- SOURCE RECORDS:

········

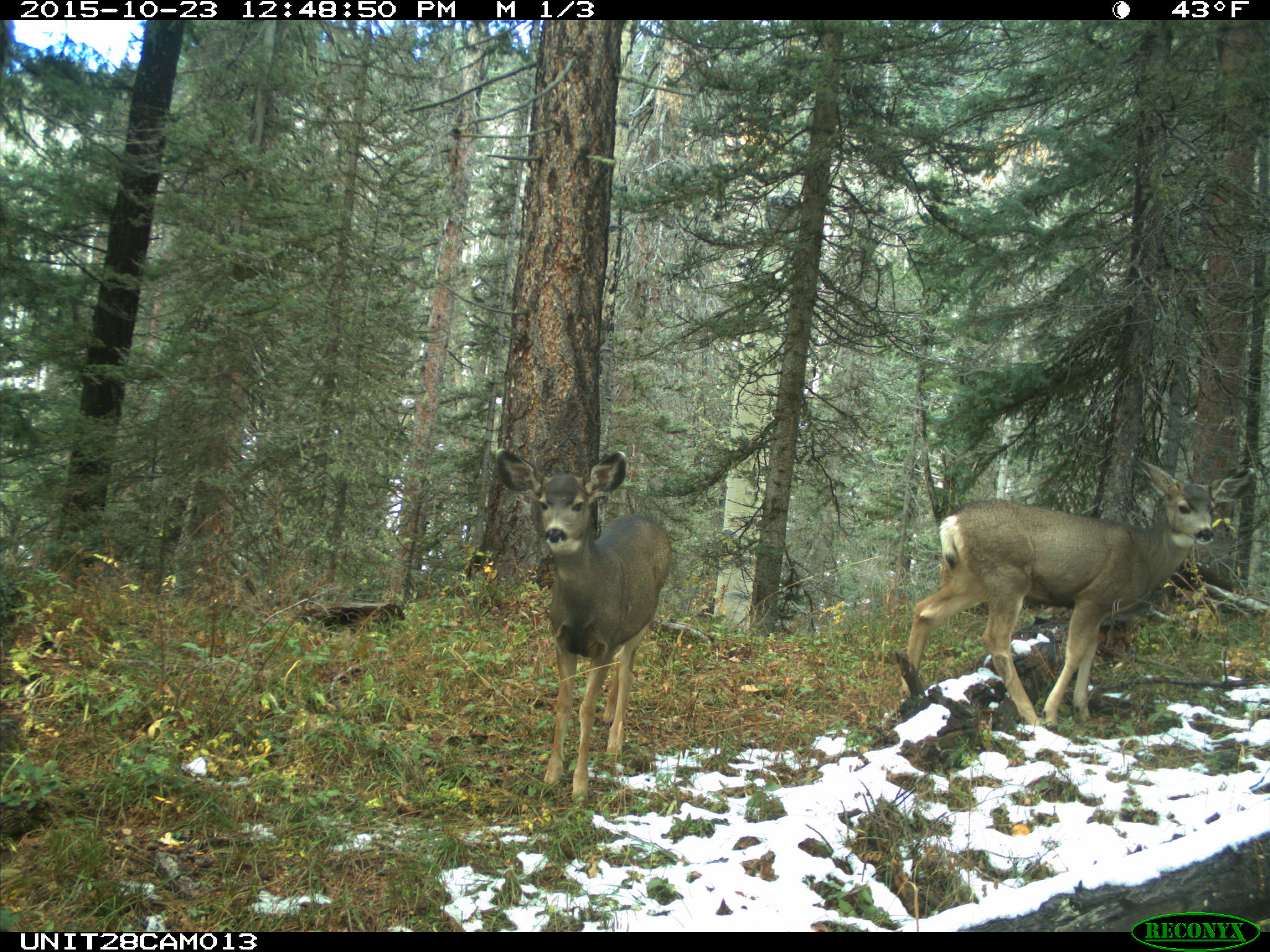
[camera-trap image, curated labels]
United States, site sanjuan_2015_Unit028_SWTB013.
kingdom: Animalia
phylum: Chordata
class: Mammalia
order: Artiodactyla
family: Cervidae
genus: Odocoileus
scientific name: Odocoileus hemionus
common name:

········

- WHAT THIS TASK INVOLVES:
Please output, exactly, the lines of the listing from the one containing "order: Artiodactyla" through the last, inclusive, and no other lines.

- TASK SOLUTION:
order: Artiodactyla
family: Cervidae
genus: Odocoileus
scientific name: Odocoileus hemionus
common name:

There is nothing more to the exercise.